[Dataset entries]
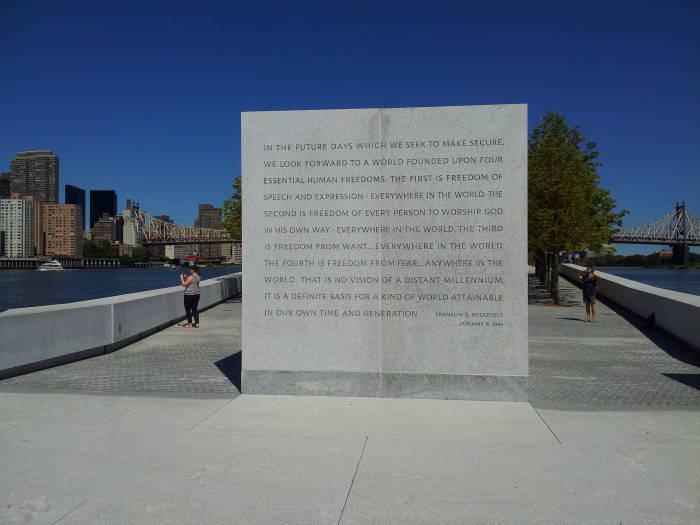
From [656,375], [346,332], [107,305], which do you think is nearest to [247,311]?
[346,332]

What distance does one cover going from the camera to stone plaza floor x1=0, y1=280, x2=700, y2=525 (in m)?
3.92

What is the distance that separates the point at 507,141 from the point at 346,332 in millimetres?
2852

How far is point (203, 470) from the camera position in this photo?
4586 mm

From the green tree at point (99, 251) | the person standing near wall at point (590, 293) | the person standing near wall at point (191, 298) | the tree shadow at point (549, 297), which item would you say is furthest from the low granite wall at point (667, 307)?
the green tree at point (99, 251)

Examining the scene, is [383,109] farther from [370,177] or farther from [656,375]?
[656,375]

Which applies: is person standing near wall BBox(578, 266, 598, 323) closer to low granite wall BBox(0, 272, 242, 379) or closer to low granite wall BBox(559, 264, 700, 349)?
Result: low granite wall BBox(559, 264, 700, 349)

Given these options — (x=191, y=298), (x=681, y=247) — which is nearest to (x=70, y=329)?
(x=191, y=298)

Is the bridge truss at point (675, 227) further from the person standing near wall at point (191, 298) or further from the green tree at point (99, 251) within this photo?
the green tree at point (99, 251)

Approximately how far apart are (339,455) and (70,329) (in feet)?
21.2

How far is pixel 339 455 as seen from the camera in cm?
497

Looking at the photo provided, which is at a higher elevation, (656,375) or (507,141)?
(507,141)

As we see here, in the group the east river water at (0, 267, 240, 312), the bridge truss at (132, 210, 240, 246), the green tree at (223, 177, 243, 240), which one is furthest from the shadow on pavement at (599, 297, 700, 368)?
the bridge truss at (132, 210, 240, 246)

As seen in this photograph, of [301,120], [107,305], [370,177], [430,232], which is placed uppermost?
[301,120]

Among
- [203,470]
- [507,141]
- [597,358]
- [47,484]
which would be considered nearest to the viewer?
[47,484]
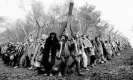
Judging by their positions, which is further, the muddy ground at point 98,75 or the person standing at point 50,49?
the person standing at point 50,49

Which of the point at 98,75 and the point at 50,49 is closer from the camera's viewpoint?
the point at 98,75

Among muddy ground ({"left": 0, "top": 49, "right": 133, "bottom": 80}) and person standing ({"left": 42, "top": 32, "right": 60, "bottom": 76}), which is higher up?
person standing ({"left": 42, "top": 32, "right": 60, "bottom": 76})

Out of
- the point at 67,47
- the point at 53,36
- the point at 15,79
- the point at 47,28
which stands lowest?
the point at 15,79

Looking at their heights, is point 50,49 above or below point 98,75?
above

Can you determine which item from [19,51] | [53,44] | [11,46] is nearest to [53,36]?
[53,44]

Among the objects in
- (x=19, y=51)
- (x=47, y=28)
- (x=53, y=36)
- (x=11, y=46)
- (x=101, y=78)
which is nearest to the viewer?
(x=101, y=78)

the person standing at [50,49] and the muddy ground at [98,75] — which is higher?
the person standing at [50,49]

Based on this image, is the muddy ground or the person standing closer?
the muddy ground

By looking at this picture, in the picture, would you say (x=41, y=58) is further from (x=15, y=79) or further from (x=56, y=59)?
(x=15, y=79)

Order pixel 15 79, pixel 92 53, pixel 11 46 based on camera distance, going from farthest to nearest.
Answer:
---
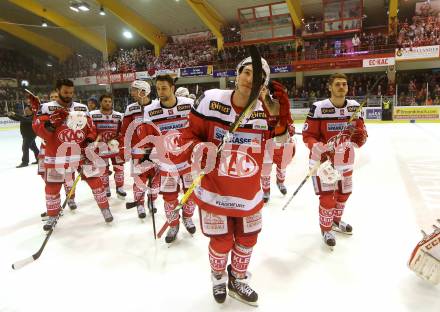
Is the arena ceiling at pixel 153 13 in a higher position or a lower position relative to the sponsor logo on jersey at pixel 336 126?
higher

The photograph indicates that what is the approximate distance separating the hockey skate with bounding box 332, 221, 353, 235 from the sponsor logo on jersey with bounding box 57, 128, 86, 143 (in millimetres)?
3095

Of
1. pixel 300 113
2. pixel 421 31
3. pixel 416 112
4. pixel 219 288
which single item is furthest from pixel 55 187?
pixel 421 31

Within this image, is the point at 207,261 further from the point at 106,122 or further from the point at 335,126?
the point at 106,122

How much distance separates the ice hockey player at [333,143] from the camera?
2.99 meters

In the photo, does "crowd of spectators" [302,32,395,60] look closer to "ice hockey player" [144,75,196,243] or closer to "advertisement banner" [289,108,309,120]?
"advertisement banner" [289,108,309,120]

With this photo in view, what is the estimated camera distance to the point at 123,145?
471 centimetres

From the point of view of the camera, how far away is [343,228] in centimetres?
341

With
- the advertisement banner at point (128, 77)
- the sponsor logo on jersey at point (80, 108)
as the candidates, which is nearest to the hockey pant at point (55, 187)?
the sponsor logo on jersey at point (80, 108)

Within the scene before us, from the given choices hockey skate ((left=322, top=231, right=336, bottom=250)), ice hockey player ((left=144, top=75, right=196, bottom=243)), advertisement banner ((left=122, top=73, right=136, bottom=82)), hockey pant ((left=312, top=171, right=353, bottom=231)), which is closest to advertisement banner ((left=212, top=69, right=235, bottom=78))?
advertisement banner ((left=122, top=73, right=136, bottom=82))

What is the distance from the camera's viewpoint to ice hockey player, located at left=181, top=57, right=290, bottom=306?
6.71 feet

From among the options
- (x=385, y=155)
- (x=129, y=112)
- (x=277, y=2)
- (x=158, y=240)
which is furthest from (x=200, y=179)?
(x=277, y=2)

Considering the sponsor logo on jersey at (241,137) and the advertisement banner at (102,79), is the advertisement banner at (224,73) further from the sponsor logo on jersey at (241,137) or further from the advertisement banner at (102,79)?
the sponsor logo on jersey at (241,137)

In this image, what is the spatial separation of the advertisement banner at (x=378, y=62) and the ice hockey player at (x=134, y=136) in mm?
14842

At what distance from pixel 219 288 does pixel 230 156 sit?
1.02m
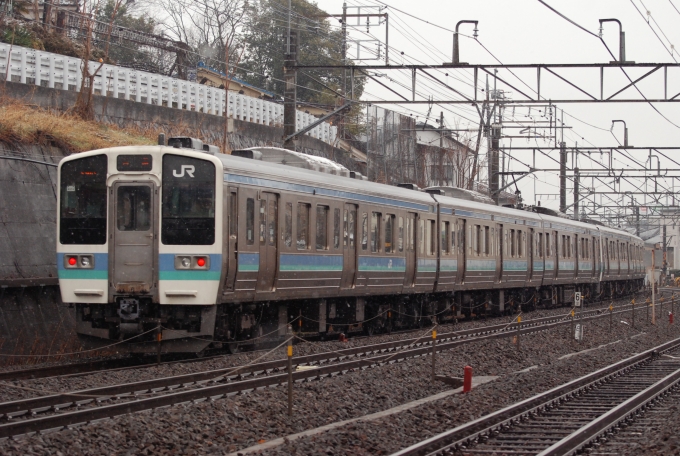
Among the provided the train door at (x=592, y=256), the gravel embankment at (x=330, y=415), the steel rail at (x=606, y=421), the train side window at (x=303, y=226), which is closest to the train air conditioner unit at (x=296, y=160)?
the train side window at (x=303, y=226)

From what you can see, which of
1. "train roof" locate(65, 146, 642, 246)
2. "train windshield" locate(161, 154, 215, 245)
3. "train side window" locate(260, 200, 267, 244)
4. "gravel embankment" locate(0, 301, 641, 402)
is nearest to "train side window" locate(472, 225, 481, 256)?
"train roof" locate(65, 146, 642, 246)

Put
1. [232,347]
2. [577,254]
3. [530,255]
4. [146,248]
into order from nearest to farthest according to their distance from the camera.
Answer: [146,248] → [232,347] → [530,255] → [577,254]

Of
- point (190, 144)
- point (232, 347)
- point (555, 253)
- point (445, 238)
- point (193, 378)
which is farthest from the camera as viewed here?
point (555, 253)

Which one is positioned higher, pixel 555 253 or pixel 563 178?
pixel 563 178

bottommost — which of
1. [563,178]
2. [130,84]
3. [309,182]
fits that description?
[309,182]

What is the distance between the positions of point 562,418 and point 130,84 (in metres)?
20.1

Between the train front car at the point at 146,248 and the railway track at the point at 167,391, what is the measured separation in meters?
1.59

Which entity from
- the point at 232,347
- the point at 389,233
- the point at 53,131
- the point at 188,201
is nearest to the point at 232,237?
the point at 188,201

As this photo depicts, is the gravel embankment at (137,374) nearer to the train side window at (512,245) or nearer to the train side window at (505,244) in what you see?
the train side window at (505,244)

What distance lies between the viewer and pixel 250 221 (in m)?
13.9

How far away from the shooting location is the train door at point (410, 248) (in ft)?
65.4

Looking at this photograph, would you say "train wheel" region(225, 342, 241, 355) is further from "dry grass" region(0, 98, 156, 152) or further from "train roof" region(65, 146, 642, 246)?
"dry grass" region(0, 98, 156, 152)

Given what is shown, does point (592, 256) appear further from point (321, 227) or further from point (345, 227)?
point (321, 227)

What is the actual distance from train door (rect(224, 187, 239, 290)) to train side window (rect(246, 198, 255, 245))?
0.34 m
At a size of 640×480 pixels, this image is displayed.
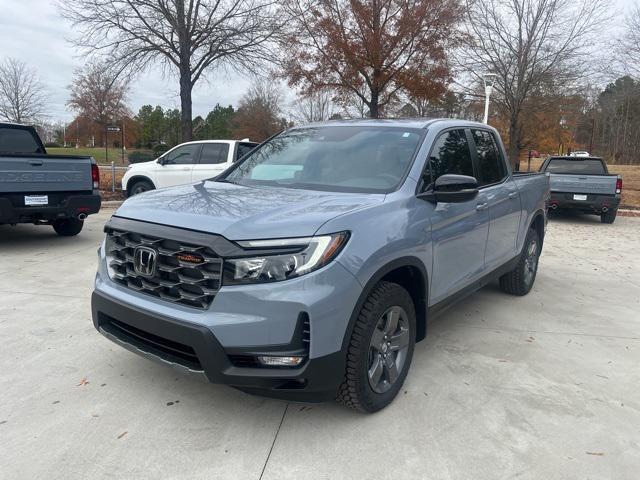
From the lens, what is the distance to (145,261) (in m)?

▶ _Problem to solve_: Locate every line in the dataset entries above that contains the string "furthest", and copy each of those lines. Matching is case-sensitive.

▶ _Expected answer_:
From the green tree at point (99, 251) | the person standing near wall at point (590, 293) | the person standing near wall at point (191, 298) | the tree shadow at point (549, 297), which item would you say is furthest from the low granite wall at point (667, 307)?
As we see here, in the group the east river water at (0, 267, 240, 312), the bridge truss at (132, 210, 240, 246), the green tree at (223, 177, 243, 240), which one is furthest from the shadow on pavement at (599, 297, 700, 368)?
which single item is furthest from pixel 55 187?
which is furthest from (x=200, y=179)?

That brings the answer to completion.